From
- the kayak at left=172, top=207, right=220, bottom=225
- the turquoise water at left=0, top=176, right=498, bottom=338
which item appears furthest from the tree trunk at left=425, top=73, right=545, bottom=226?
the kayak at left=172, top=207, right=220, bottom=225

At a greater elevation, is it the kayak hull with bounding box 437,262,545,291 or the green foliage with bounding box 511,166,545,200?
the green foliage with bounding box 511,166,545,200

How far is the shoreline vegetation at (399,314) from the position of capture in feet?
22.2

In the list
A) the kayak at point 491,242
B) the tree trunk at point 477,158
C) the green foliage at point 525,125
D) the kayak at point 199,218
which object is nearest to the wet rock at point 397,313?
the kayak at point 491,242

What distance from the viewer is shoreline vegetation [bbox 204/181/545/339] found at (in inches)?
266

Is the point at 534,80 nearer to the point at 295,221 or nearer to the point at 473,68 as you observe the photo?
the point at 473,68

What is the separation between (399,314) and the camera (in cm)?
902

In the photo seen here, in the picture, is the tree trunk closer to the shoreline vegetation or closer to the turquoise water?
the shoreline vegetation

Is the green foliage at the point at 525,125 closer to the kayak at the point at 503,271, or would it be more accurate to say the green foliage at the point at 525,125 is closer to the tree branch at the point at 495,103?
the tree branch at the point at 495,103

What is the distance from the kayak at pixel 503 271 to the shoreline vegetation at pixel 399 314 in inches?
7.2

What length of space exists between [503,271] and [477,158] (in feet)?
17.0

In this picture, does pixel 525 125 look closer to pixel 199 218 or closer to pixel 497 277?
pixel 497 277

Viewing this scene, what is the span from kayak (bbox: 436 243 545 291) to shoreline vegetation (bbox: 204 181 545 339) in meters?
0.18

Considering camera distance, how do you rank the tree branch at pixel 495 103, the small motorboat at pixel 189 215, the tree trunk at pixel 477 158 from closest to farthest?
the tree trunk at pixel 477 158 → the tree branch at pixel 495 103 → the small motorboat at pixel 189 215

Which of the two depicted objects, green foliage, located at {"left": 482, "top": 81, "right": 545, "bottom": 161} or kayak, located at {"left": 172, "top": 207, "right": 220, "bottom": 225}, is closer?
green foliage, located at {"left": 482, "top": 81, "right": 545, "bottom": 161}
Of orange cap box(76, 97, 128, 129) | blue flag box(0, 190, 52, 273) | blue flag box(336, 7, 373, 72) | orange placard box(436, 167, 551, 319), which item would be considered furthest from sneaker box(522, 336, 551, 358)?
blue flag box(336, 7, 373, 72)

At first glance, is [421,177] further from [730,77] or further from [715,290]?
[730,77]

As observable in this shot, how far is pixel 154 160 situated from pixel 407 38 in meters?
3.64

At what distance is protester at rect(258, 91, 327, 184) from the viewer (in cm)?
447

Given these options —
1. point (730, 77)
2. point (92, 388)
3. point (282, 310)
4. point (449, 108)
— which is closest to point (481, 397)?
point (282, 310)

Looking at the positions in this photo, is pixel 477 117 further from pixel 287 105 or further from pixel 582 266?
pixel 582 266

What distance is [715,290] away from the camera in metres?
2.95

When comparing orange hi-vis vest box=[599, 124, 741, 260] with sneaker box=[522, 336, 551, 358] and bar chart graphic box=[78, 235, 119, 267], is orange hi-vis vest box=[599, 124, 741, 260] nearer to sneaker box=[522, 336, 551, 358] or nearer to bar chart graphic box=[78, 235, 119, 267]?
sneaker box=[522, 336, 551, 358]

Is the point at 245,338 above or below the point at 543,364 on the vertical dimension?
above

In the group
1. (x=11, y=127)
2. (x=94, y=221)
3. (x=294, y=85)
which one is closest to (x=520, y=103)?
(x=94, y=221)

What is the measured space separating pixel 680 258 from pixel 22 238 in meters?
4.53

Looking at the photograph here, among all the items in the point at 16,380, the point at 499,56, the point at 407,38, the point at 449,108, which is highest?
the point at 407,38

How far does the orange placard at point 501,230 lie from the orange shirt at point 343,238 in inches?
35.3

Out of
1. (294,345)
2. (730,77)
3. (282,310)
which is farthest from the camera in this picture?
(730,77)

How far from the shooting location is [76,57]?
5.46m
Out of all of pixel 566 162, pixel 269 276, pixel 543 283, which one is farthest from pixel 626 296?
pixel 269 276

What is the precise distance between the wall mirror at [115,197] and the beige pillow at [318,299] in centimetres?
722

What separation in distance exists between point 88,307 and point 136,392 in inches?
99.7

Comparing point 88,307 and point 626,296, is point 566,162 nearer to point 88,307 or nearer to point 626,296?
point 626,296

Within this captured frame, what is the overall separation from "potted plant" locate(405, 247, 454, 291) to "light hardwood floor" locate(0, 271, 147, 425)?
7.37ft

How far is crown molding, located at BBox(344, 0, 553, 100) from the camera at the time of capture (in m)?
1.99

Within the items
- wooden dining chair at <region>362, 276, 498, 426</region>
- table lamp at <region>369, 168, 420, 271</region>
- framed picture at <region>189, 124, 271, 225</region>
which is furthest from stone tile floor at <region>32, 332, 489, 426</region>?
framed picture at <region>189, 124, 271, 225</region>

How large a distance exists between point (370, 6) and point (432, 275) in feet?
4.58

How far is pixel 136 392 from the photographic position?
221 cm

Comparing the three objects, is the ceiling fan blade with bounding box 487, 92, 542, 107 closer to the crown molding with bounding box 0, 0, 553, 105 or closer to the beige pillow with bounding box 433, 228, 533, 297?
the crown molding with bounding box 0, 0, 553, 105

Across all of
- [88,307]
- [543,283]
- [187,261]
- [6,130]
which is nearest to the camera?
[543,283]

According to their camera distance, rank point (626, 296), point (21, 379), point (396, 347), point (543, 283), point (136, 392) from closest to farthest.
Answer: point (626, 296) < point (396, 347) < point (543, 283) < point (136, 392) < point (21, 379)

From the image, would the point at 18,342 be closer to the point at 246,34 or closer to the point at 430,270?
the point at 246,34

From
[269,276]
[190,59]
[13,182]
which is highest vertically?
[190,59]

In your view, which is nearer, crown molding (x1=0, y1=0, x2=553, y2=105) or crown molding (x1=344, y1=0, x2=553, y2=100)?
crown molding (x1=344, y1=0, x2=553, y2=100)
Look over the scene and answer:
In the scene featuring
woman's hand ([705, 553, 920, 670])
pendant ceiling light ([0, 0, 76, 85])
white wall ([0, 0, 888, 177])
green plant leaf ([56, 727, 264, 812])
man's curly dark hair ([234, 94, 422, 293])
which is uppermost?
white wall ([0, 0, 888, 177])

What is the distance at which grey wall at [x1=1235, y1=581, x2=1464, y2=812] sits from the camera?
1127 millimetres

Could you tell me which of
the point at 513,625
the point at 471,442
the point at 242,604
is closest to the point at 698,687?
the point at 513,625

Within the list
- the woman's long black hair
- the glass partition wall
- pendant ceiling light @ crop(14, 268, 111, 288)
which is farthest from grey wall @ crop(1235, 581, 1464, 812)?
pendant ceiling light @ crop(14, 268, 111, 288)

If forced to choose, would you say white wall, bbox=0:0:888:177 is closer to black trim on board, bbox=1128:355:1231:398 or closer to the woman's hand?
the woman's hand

.....

= Exercise task =
Print every entry exactly as written.

= Problem solution =
From
- the kayak at left=172, top=207, right=220, bottom=225
- the turquoise water at left=0, top=176, right=498, bottom=338
which item appears furthest from the tree trunk at left=425, top=73, right=545, bottom=226?
the kayak at left=172, top=207, right=220, bottom=225

At a greater elevation, is it the kayak hull with bounding box 437,262,545,291 or the green foliage with bounding box 511,166,545,200?
the green foliage with bounding box 511,166,545,200

How far is the shoreline vegetation at (399,314) from the position of capture in feet?
22.2

In the list
A) the kayak at point 491,242
B) the tree trunk at point 477,158
C) the green foliage at point 525,125
D) the kayak at point 199,218
which object is nearest to the wet rock at point 397,313?
the kayak at point 491,242

What distance from the viewer is shoreline vegetation [bbox 204/181/545/339] found at (in inches)?
266

Is the point at 534,80 nearer to the point at 295,221 or nearer to the point at 473,68 as you observe the photo?
the point at 473,68

What is the separation between (399,314) and the camera (in cm)?
902

In the photo seen here, in the picture, is the tree trunk closer to the shoreline vegetation or closer to the turquoise water?
the shoreline vegetation

Is the green foliage at the point at 525,125 closer to the kayak at the point at 503,271, or would it be more accurate to say the green foliage at the point at 525,125 is closer to the tree branch at the point at 495,103?
the tree branch at the point at 495,103

What is the distance from the kayak at pixel 503 271 to the shoreline vegetation at pixel 399 314 in inches?
7.2

What length of space exists between [503,271] and [477,158] (in feet)?
17.0

In this picture, does pixel 525 125 look closer to pixel 199 218 or closer to pixel 497 277?
pixel 497 277

Viewing this scene, what is the span from kayak (bbox: 436 243 545 291) to shoreline vegetation (bbox: 204 181 545 339) in meters?
0.18

Considering camera distance, how do you rank the tree branch at pixel 495 103, the small motorboat at pixel 189 215, the tree trunk at pixel 477 158 from closest to farthest?
the tree trunk at pixel 477 158 → the tree branch at pixel 495 103 → the small motorboat at pixel 189 215

Which of the two depicted objects, green foliage, located at {"left": 482, "top": 81, "right": 545, "bottom": 161} or kayak, located at {"left": 172, "top": 207, "right": 220, "bottom": 225}, is closer?
green foliage, located at {"left": 482, "top": 81, "right": 545, "bottom": 161}
Of orange cap box(76, 97, 128, 129) | blue flag box(0, 190, 52, 273) | blue flag box(336, 7, 373, 72) | orange placard box(436, 167, 551, 319), which item would be considered furthest from sneaker box(522, 336, 551, 358)?
blue flag box(336, 7, 373, 72)

At first glance, is [421,177] further from [730,77] or further from [715,290]?
[730,77]

As observable in this shot, how far is pixel 154 160 situated from pixel 407 38 in meters?
3.64

At what distance is protester at rect(258, 91, 327, 184) from the viewer (in cm)?
447

Given these options —
1. point (730, 77)
2. point (92, 388)
3. point (282, 310)
4. point (449, 108)
— which is closest to point (481, 397)?
point (282, 310)

Looking at the positions in this photo, is pixel 477 117 further from pixel 287 105 or further from pixel 582 266?
pixel 582 266

What distance is [715,290] away from the camera in metres?
2.95

When comparing orange hi-vis vest box=[599, 124, 741, 260] with sneaker box=[522, 336, 551, 358] and bar chart graphic box=[78, 235, 119, 267], is orange hi-vis vest box=[599, 124, 741, 260] nearer to sneaker box=[522, 336, 551, 358] or nearer to bar chart graphic box=[78, 235, 119, 267]?
sneaker box=[522, 336, 551, 358]

Is the point at 245,338 above or below the point at 543,364 on the vertical dimension?
above

In the group
1. (x=11, y=127)
2. (x=94, y=221)
3. (x=294, y=85)
which one is closest to (x=520, y=103)?
(x=94, y=221)

What is the measured space separating pixel 680 258 from pixel 22 238 in meters?
4.53

Looking at the photograph here, among all the items in the point at 16,380, the point at 499,56, the point at 407,38, the point at 449,108, which is highest?
the point at 407,38

How far does the orange placard at point 501,230 lie from the orange shirt at point 343,238 in inches?
35.3

Out of
1. (294,345)
2. (730,77)
3. (282,310)
which is farthest from the camera in this picture?
(730,77)

How far from the shooting location is [76,57]?
5.46m
Out of all of pixel 566 162, pixel 269 276, pixel 543 283, which one is farthest from pixel 626 296?
pixel 269 276

What is the precise distance between the wall mirror at [115,197] and the beige pillow at [318,299] in centimetres?
722

What separation in distance exists between point 88,307 and point 136,392 in inches?
99.7

Comparing point 88,307 and point 626,296, is point 566,162 nearer to point 88,307 or nearer to point 626,296?
point 626,296

Within this captured frame, what is the overall separation from "potted plant" locate(405, 247, 454, 291) to "light hardwood floor" locate(0, 271, 147, 425)?
7.37ft

How far is crown molding, located at BBox(344, 0, 553, 100) from the camera at the time of capture (in m)?
1.99

Within the items
- wooden dining chair at <region>362, 276, 498, 426</region>
- table lamp at <region>369, 168, 420, 271</region>
- framed picture at <region>189, 124, 271, 225</region>
which is furthest from stone tile floor at <region>32, 332, 489, 426</region>?
framed picture at <region>189, 124, 271, 225</region>

How large a distance exists between point (370, 6) and point (432, 275) in feet?
4.58

How far is pixel 136 392 from the photographic position?
221 cm

Comparing the three objects, is the ceiling fan blade with bounding box 487, 92, 542, 107 closer to the crown molding with bounding box 0, 0, 553, 105 or closer to the beige pillow with bounding box 433, 228, 533, 297?
the crown molding with bounding box 0, 0, 553, 105

Across all of
- [88,307]
- [543,283]
- [187,261]
- [6,130]
which is nearest to the camera?
[543,283]

According to their camera distance, rank point (626, 296), point (21, 379), point (396, 347), point (543, 283), point (136, 392) from closest to farthest.
Answer: point (626, 296) < point (396, 347) < point (543, 283) < point (136, 392) < point (21, 379)

From the image, would the point at 18,342 be closer to the point at 246,34 or closer to the point at 430,270?
the point at 246,34

From
[269,276]
[190,59]
[13,182]
which is highest vertically?
[190,59]

In your view, which is nearer, crown molding (x1=0, y1=0, x2=553, y2=105) or crown molding (x1=344, y1=0, x2=553, y2=100)?
crown molding (x1=344, y1=0, x2=553, y2=100)
Look over the scene and answer:
In the scene featuring
woman's hand ([705, 553, 920, 670])
pendant ceiling light ([0, 0, 76, 85])
white wall ([0, 0, 888, 177])
green plant leaf ([56, 727, 264, 812])
man's curly dark hair ([234, 94, 422, 293])
which is uppermost?
white wall ([0, 0, 888, 177])

What is the distance at which grey wall at [x1=1235, y1=581, x2=1464, y2=812] sits from the camera?
1127 millimetres

Could you tell me which of
the point at 513,625
the point at 471,442
the point at 242,604
is closest to the point at 698,687?
the point at 513,625

Within the list
- the woman's long black hair
- the glass partition wall
- pendant ceiling light @ crop(14, 268, 111, 288)
which is farthest from grey wall @ crop(1235, 581, 1464, 812)?
pendant ceiling light @ crop(14, 268, 111, 288)

If forced to choose, would you say white wall, bbox=0:0:888:177 is closer to black trim on board, bbox=1128:355:1231:398 or closer to the woman's hand?
the woman's hand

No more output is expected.